Set task>
Extract the lines from the one containing "How far is the point" through the one containing "3.40 meters", inclusive, and repeat them word for word.

Records to process>

-- START --

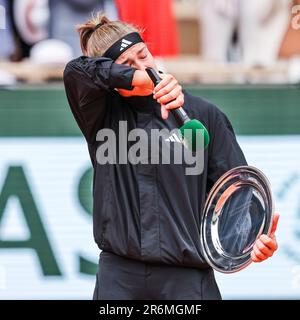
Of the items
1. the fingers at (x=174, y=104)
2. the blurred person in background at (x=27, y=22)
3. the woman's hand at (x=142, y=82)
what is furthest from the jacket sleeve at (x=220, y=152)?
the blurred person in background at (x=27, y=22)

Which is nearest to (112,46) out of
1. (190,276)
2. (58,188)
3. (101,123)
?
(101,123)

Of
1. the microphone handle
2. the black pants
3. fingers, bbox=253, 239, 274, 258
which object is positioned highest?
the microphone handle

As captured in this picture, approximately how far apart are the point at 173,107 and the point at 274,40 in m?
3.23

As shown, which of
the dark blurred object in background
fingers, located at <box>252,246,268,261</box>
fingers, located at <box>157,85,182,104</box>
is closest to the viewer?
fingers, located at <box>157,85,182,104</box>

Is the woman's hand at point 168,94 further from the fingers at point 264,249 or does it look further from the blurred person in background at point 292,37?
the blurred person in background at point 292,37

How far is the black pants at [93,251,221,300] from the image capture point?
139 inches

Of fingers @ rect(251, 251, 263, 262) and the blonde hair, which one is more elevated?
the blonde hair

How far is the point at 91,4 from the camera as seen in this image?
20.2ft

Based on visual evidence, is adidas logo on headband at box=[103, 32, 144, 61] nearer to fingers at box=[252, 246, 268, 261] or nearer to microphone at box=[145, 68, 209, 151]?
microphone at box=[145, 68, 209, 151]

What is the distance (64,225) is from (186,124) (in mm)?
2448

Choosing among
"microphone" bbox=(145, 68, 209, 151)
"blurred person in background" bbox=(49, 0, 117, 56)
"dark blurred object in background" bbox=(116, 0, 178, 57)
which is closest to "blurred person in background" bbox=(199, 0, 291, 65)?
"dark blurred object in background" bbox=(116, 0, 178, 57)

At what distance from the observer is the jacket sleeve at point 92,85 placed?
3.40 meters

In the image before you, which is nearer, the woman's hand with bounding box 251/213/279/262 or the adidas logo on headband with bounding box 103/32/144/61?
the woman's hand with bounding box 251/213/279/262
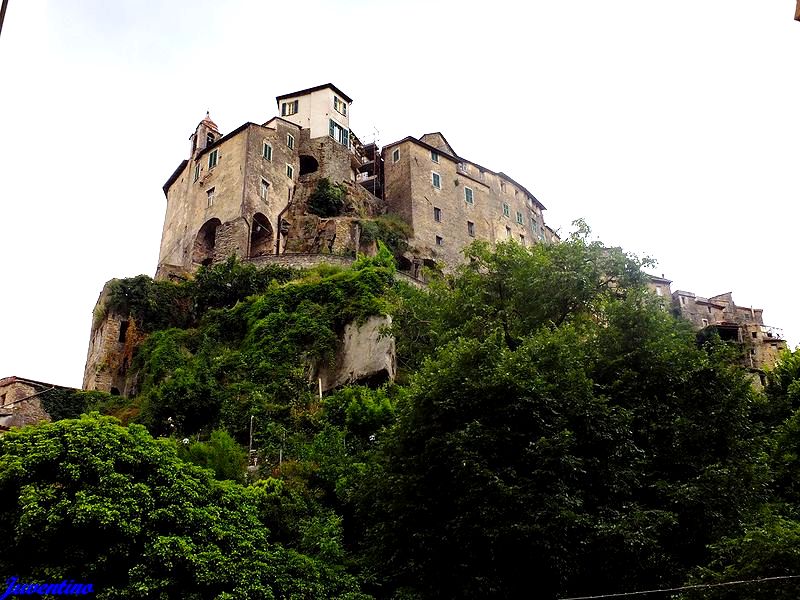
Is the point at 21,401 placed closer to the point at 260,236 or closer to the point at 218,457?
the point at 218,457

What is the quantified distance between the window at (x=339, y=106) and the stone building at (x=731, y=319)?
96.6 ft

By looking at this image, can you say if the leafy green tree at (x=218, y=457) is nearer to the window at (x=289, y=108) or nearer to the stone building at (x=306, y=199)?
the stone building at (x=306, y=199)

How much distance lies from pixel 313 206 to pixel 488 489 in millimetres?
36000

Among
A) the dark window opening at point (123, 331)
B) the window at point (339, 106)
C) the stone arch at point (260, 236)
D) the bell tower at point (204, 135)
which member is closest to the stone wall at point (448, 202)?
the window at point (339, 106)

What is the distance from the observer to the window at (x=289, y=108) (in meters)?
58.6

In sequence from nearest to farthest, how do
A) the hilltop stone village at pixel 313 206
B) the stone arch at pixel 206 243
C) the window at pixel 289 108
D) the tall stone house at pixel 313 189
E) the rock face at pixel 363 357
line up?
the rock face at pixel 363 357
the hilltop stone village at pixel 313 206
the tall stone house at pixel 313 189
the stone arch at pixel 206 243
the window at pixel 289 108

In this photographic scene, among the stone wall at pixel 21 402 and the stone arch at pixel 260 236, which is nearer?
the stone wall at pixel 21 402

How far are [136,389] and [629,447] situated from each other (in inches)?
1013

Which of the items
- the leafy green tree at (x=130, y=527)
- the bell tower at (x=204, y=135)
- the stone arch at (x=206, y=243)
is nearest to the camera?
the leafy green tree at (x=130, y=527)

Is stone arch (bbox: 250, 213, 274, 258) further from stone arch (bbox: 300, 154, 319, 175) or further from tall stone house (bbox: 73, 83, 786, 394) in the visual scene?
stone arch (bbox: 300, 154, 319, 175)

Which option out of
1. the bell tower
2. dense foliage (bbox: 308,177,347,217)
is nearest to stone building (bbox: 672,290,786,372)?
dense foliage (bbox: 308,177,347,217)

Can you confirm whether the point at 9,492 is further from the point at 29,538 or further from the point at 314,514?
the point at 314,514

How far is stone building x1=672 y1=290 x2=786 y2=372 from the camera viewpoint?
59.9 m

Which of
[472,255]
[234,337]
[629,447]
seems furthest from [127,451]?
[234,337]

-- END --
-- START --

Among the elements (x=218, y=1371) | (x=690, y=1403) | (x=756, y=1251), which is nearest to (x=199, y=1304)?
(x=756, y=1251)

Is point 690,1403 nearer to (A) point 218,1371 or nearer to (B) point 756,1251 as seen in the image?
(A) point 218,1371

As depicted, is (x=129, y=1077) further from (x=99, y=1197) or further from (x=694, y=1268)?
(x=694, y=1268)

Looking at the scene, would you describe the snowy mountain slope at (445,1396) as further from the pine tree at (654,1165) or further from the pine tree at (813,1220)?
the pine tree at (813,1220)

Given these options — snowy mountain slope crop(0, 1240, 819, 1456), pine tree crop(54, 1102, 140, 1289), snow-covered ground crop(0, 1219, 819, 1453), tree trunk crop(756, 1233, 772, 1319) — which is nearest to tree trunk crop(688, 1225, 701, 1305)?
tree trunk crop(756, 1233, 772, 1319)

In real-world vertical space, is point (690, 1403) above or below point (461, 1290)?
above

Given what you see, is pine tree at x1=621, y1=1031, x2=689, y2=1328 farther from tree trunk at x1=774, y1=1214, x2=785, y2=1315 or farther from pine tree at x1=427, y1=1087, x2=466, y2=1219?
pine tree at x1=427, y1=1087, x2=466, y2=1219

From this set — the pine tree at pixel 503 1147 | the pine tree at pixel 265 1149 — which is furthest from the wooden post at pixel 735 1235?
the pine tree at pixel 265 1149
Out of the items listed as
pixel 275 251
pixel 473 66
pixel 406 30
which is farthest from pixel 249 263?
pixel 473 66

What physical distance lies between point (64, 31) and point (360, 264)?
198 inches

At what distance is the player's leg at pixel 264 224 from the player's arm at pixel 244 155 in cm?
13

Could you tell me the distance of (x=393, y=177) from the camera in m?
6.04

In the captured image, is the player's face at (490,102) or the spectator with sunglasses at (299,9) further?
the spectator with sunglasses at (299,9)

-- END --

Response>
How far is the point at 91,4 from the camera as seen in this image?
20.2ft

Based on visual evidence, is adidas logo on headband at box=[103, 32, 144, 61] nearer to fingers at box=[252, 246, 268, 261] or nearer to microphone at box=[145, 68, 209, 151]?
microphone at box=[145, 68, 209, 151]

What is the distance (64,225) is from (186,124) (in mm)?
2448

Choosing among
"microphone" bbox=(145, 68, 209, 151)
"blurred person in background" bbox=(49, 0, 117, 56)
"dark blurred object in background" bbox=(116, 0, 178, 57)
which is closest to "blurred person in background" bbox=(199, 0, 291, 65)?
"dark blurred object in background" bbox=(116, 0, 178, 57)

At what distance from the observer is the jacket sleeve at point 92,85 placed?
3.40 meters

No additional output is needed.